Дорогие мои Валерочка и Жорочка! Отослала вам посылку с сушёным шиповником и рябиной. Дело в том, что это снадобье прописали мне заваривать, – я перенесла сильнейший грипп! И, закупив в здешней аптеке огромные вороха, решила и вам отослать, чтобы и вы там пили отвар, в котором так много витаминов. Я теряла сознание, до того была сильной температура. Но спасибо добрым старикам моим, они меня спасли. Когда бабушка уходила в магазин или на снегоборьбу, где она подрабатывает на расчистке снежных заносов (она говорит – на-мё-тов, и мне это слово кажется более точным относительно самого «наметённого» на рельсы снега), то дедушка подавал мне пить, подносил лекарство. А он сам, старик, еле ходит, всё больше сидит. Но теперь болезнь позади. Вернее, её тяжёлая стадия. Сейчас живу, как в раю. Иногда мне кажется, что я Томас Манн, и мне нечего больше делать, как только писать и читать, в том числе его замечательные статьи о Достоевском, Ницше, Гёте…

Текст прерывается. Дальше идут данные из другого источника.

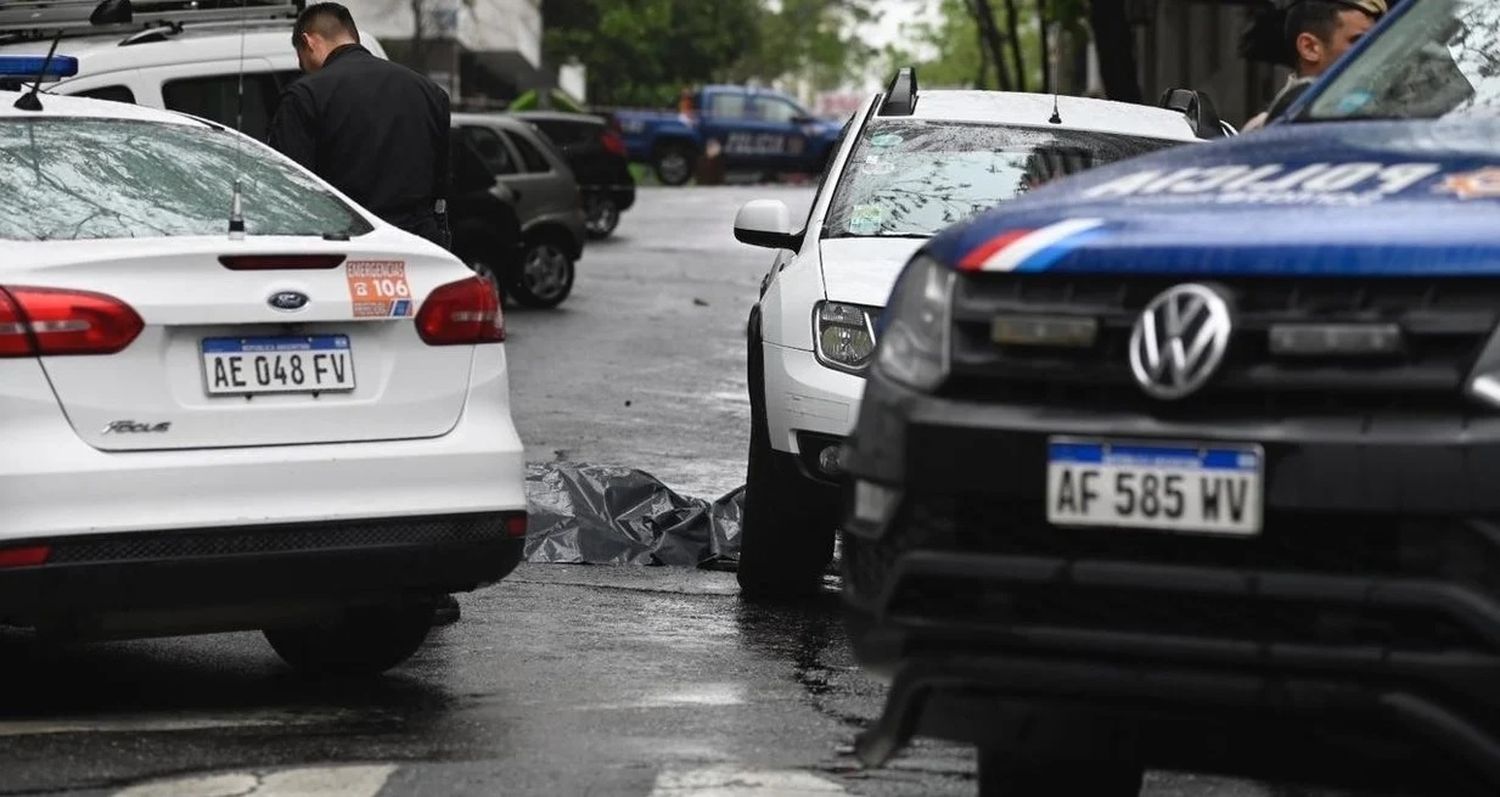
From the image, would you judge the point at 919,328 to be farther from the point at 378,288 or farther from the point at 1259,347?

Встаю я не слишком рано, не как перед поездками: уже светло, голубеет полоска огорода в моём крошечном оконце. Пью чай, настоянный на шиповнике и рябине. Затем иду походкой свободного человека по Шатунскому улицей Ленина до станции, до вокзала, в помещении которого есть ресторан. Там меня, как и всякое районное начальство, приветливо встречают. Располагаюсь в лучшем углу этого бесприютного помещения. Вскоре подают традиционный в этом бедном краю завтрак: яичницу из двух яиц на шкварках в горячей никелированной сковородочке, сметану (всегда свежую), кофе, плохой всегда, но это, пожалуй, единственное, что плохо в этом ресторане. Отзавтракав, иду домой. Дом видно издалека. Мой путь – прекрасная прогулка. По морозцу, по свежему воздуху… Я иду, и уже то волнение прекрасное «Праздника, который всегда с тобой», охватывает всё сильней…
Дома, как обычно: нехолодный пол застелен домоткаными почти белыми половиками, по которым мы ходим в тёплых носках, хорошо пахнет занесёнными с мороза дровами, топящейся печкой. Поговорив немного с бабушкой, прохожу к себе в боковушку, где лишь кровать, стол и стул, да Таткина фотография с внутренней стороны двери. Сажусь работать (хотя я на больничном). Работаю часов до двенадцати дня. Снова выхожу.
Теперь мой путь значительно длиннее: надо спуститься с моста направо мимо райкомовского дома, мимо нового универмага. Минуя эту главную площадь Шатунского, я дохожу до больницы, двухэтажного деревянного строения, на вид больного, безремонтного. Я совершенно не боюсь уколов, получаю их с избытком: глюкозу, витамины. В кабинете физиотерапии сижу возле молчаливого приборчика под названием “тубускварц” и отправляюсь восвояси. Посещение больницы, вернее, её поликлинической части – единственная плата за тот рай, в котором теперь пребываю. Обратный мой путь снова мимо ресторана, куда захожу на обед, стоящий копейки. На первое: щи или борщ с очевидным присутствием мяса (налито для начальства). На второе: мясо или рыба с гарниром. Завершает трапезу кисель или компот. В буфете прихватываю свежих пирожков с маком или с морковью, с брусникой или с яблоками на ужин. Вечерами не выхожу. Возвращаясь в наш третий с краю дом, ложусь в постель и сплю час. Меня будит (по моей просьбе) бабушка: «Лаура Ноевна, вам пора вставать… Щай готов!» «Щай»! Господи, какая радость! Один стакан «щая» выпиваю в её обществе, разговаривая с большой пользой для себя: сколько новых слов! Строй речи этих людей завораживает, блокнот полнится. Второй стакан уношу к себе в келью, закрываю дверь и сажусь за столик. Работаю часов до десяти. Пью отвар, съедаю пирожки, моюсь за печкой ко сну при помощи таза, кувшина холодной воды и чугунка горячей. Читаю и засыпаю до утра. Сказочная, роскошная жизнь…
Дорогие мои, Валерочка и Жорочка! Я рада, если порадовала вас своим жизнеописанием. Какое счастье может дать человеку синий листок нетрудоспособности! Милые мои, мужайтесь! Я надеюсь, что доработаю тут до лета, приеду в Тахту, и мы увидимся… Как считает один герой романа, который я сейчас пишу в большом упоении: «Ссылка – ещё не духовная смерть». Пишите. Я хочу знать о вас столько же подробностей, сколько написала о себе. Ваша навеки Лаура. 7 января. 1978 год.